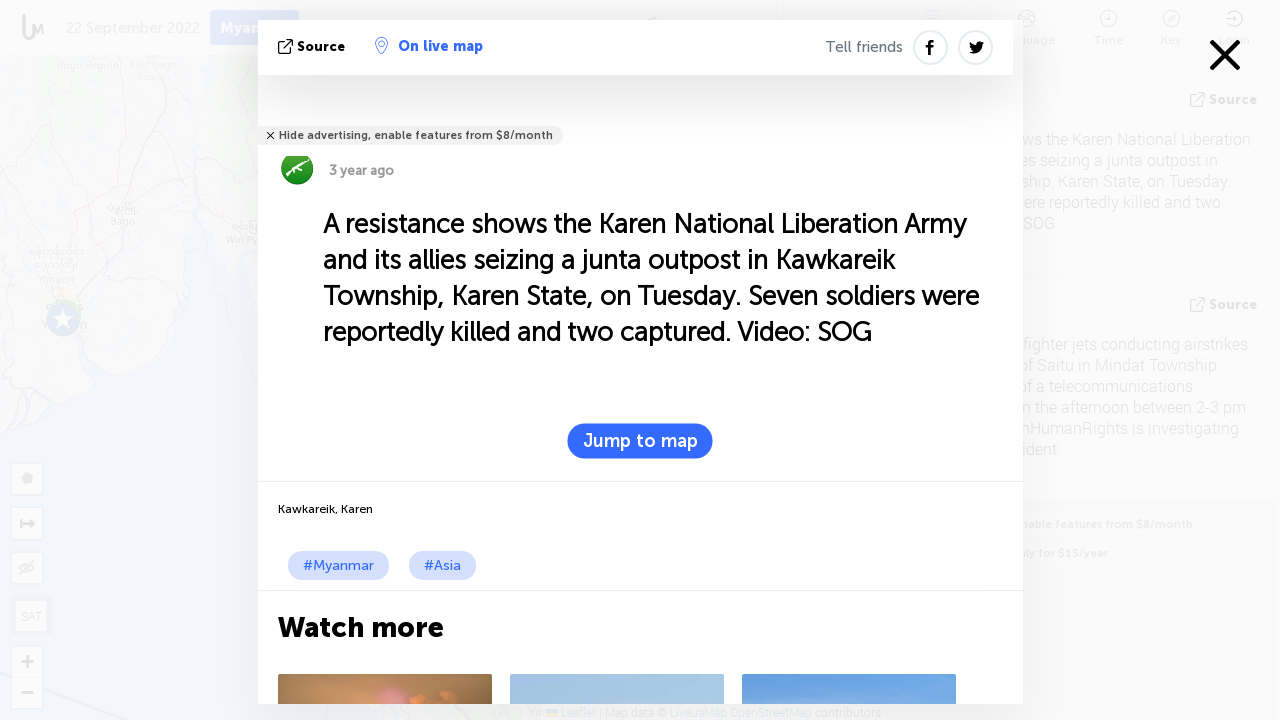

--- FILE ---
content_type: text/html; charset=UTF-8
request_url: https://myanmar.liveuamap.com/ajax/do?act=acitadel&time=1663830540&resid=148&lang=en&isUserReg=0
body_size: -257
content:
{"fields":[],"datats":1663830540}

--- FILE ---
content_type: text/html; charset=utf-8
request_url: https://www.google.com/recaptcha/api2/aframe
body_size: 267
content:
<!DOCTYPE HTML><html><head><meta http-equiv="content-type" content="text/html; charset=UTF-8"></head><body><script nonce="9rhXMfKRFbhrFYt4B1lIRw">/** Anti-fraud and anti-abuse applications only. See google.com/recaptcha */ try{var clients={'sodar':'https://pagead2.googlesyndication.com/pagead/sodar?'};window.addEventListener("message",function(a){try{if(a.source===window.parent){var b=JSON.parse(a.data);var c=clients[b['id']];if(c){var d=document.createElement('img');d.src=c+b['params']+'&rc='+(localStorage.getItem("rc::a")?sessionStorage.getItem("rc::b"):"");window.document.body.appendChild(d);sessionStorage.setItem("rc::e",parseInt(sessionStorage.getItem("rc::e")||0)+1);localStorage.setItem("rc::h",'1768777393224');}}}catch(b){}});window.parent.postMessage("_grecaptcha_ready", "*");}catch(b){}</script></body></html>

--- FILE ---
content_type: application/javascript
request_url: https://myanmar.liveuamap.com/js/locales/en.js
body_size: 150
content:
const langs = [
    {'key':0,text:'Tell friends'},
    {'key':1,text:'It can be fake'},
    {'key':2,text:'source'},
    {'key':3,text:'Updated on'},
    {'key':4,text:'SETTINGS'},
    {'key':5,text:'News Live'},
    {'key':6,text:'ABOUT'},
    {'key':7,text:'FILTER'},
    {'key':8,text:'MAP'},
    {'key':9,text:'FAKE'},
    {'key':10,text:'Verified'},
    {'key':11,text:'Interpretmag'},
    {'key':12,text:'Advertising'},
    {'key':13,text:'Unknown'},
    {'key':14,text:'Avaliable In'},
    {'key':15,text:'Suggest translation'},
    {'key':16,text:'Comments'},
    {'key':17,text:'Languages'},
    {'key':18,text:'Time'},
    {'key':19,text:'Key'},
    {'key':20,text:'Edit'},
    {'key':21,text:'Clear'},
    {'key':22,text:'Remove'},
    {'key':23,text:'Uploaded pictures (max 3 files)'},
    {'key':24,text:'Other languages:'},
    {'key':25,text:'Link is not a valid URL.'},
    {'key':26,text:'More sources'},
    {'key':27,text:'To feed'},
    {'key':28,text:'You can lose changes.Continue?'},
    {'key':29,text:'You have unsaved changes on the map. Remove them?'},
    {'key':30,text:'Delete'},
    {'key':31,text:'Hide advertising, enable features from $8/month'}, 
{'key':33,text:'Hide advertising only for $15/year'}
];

====

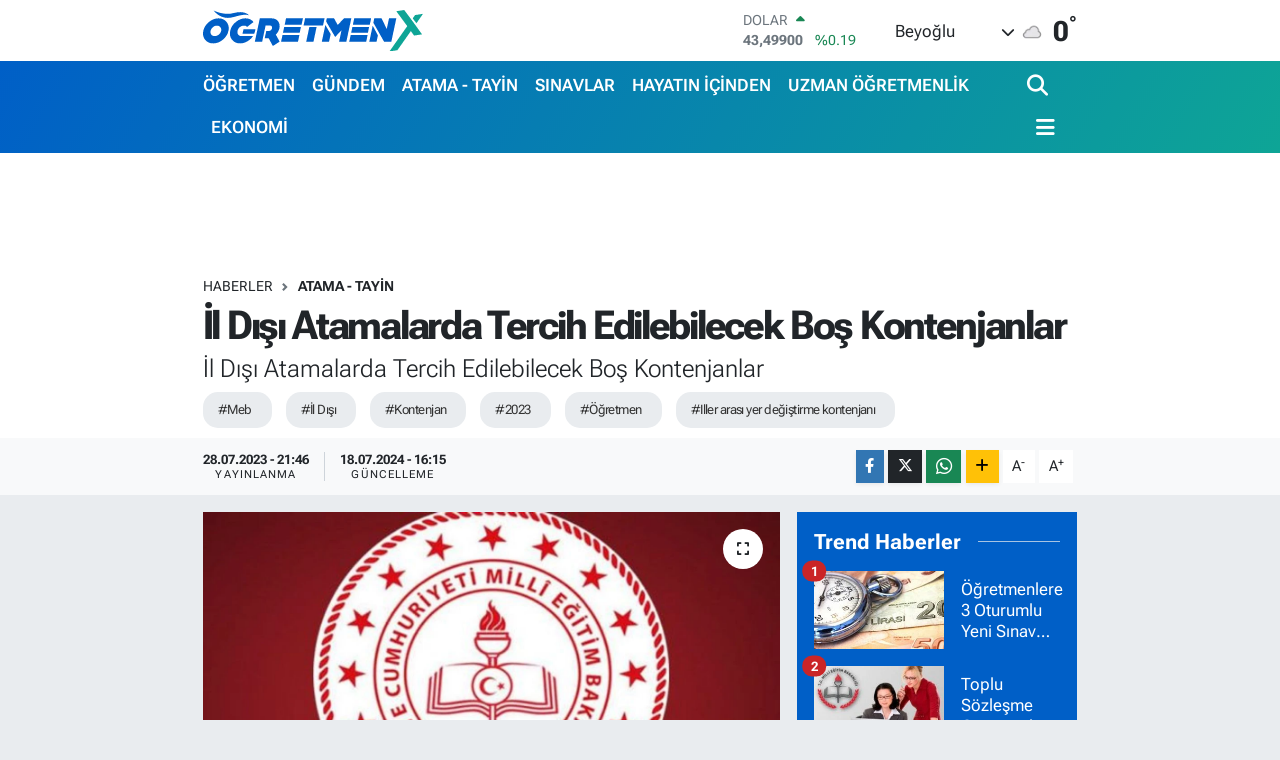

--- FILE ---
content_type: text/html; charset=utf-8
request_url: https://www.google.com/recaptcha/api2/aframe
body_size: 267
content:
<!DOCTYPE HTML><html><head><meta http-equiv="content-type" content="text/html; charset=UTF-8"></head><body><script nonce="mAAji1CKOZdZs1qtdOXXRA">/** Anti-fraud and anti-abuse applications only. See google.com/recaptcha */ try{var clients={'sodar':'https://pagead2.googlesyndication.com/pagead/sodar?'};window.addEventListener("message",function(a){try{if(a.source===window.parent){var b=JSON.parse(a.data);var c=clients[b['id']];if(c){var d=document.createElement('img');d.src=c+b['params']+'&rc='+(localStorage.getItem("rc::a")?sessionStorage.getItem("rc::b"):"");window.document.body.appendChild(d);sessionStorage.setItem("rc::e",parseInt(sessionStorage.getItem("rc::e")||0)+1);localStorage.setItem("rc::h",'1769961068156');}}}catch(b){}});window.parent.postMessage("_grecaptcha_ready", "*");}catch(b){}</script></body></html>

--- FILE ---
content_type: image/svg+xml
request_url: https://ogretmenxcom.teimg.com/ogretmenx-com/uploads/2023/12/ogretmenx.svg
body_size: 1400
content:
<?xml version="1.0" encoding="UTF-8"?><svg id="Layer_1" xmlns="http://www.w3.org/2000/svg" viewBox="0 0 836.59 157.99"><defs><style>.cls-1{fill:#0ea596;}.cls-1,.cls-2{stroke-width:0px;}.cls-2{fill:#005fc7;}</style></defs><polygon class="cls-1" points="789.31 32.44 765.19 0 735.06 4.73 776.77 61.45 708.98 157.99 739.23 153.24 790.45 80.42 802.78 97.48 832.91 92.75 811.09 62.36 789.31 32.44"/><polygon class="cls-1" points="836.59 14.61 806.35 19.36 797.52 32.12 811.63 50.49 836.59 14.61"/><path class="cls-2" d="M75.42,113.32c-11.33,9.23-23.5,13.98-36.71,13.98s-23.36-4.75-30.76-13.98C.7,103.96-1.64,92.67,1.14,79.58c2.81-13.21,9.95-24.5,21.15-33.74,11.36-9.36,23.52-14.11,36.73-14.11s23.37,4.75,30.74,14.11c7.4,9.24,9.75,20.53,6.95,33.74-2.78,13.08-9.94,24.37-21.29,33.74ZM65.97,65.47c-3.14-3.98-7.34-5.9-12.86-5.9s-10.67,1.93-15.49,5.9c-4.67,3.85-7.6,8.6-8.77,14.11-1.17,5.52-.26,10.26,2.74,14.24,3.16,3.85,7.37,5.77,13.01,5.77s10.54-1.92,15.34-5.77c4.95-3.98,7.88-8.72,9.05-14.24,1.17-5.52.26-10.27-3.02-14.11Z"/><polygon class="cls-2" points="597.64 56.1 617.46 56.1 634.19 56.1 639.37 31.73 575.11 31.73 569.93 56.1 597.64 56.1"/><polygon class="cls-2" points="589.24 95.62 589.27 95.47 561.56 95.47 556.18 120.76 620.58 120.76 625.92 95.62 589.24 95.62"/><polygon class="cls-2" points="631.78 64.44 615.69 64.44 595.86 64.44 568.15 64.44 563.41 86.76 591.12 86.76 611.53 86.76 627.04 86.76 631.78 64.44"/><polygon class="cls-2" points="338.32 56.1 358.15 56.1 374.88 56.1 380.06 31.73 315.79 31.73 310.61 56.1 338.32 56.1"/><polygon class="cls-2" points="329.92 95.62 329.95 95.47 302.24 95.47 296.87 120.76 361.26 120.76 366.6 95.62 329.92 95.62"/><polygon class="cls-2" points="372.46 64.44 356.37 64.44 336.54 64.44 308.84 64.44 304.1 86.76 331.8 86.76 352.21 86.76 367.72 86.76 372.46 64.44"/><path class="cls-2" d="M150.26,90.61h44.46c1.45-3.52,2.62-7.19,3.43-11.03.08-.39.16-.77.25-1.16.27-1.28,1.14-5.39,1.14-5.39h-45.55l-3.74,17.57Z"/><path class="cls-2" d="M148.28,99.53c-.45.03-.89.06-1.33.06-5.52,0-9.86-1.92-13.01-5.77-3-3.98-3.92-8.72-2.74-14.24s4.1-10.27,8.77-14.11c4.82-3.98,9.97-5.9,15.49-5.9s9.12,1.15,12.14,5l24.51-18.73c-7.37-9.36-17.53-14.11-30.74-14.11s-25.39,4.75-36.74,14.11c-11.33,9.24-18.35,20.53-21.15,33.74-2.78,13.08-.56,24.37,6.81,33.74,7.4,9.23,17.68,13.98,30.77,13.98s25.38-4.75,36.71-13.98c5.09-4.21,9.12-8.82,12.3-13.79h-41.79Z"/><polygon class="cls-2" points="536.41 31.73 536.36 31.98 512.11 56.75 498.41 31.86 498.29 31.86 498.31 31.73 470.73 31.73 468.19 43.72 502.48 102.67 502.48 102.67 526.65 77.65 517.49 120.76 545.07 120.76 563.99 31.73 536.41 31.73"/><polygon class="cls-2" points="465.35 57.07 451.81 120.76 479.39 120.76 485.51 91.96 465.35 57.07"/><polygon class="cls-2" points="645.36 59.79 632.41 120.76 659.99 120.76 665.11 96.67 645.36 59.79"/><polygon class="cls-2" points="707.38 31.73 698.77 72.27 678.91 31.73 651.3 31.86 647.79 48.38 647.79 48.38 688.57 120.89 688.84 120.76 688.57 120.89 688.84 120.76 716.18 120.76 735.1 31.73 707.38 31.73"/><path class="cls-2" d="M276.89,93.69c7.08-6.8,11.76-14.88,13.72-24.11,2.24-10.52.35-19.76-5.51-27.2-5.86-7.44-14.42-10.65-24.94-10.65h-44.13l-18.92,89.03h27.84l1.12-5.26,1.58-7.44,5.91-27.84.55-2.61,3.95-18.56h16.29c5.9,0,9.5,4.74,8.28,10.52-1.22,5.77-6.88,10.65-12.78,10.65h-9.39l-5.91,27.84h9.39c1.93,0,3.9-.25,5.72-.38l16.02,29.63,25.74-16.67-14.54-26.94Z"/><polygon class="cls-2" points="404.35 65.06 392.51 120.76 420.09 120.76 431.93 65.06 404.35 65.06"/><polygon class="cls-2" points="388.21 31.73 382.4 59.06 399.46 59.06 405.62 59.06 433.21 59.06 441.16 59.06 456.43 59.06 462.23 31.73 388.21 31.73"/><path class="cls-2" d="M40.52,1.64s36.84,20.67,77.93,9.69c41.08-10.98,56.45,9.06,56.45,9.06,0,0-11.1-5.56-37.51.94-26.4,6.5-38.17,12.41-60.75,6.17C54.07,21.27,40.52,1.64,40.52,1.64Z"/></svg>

====

**WHAT TO PRODUCE**
A single number is the answer here: the count of lines in the listing that hold the string "applications".

**ANSWER TO THE PROBLEM**
2